How a change in media business model sparked the Great Awokening:

By MICHELLE THOMPSON FOR DAILYMAIL.COM

PUBLISHED: 17:29 EDT, 1 November 2021

Liberal mainstream media outlets have stoked ‘moral panic’ with references to racism, white supremacy and homophobia skyrocketing after 2011 when the New York Times implemented a paywall and rewarded its white liberal readers’ enthusiasm for wokeness …

The growth in divisive language was uncovered in an academic study led by New Zealand computer scientist David Rozado.

In ‘Prevalence of Prejudice-Denoting Words in News Media Discourse: A Chronological Analysis‘, it also found that the frequency of the term ‘white supremacy’ grew by 2,862 from 2010 to 2019 in overall media coverage.

The study said that ‘agenda setting’ among media outlets can happen when ‘certain core outlets drive the conversation for most other media,’ dictating the topics that yield the most attention.

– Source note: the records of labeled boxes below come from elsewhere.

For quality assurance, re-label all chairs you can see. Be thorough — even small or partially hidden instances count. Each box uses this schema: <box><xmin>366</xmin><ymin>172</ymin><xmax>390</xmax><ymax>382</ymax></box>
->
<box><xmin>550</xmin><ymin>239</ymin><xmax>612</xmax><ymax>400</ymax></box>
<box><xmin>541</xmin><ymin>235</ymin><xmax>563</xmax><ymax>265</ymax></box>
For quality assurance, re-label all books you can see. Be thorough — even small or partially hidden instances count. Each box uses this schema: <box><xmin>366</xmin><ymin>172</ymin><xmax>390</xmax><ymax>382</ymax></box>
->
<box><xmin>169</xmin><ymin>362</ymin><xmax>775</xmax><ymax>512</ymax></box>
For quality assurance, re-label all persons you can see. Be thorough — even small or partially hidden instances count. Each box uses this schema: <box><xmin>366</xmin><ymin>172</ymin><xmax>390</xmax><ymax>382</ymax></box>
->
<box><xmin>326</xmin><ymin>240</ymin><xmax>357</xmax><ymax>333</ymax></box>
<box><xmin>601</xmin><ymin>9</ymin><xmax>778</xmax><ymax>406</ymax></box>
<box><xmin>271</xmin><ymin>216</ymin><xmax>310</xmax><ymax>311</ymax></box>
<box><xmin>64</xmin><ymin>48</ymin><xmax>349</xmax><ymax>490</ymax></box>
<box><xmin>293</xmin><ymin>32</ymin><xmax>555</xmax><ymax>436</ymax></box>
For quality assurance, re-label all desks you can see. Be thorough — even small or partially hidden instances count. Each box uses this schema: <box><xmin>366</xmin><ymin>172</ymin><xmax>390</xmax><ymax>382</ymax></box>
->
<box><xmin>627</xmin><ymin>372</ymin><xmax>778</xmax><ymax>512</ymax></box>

Former President Donald Trump has been widely blamed for stoking division in the run to his bid for president and during his time in the White House, but this research shows that language ‘denoting racism, [and] homophobia’ reached new highs in 2014 – long before Trump entered the political arena. …

A New York Times spokesperson noted that the study does not include ‘critical information about the context in which the terms are being used.’

‘The New York Times reports on the most important stories of our era with rigor, fairness and accuracy,’ Jordan Cohen told DailyMail.com. ‘That includes a broad array of daily coverage that helps our readers understand this moment.’

Of course, we at the New York Times decide for much of the rest of the media what “the moment” is, and what news is not fit to print.

… Published in July, the study by New Zealand computer scientist David Rozado, reached its findings after analyzing 27 million news and opinion articles published between 1970 and 2019 in 47 of the nation’s most popular news media outlets.

Research found that the usage of certain words related to race, gender, and sexual and religious orientation skyrocketed between 2010 and 2019 across most new outlets, regardless of political leaning.

Usage of the term ‘racist’ grew 638 per cent at the Times during the nine-year timeframe, while the phrase ‘white supremacy’ ratcheted 4,196 per cent at the outlet.

Of course, I was reporting on the work of Rozado and the comparable work of Zach Goldberg over two years ago. In fact, my 2018 article “The Emmett Till Effect” may have pioneered the study of the Great Awokening via tracking annual word counts in the New York Times.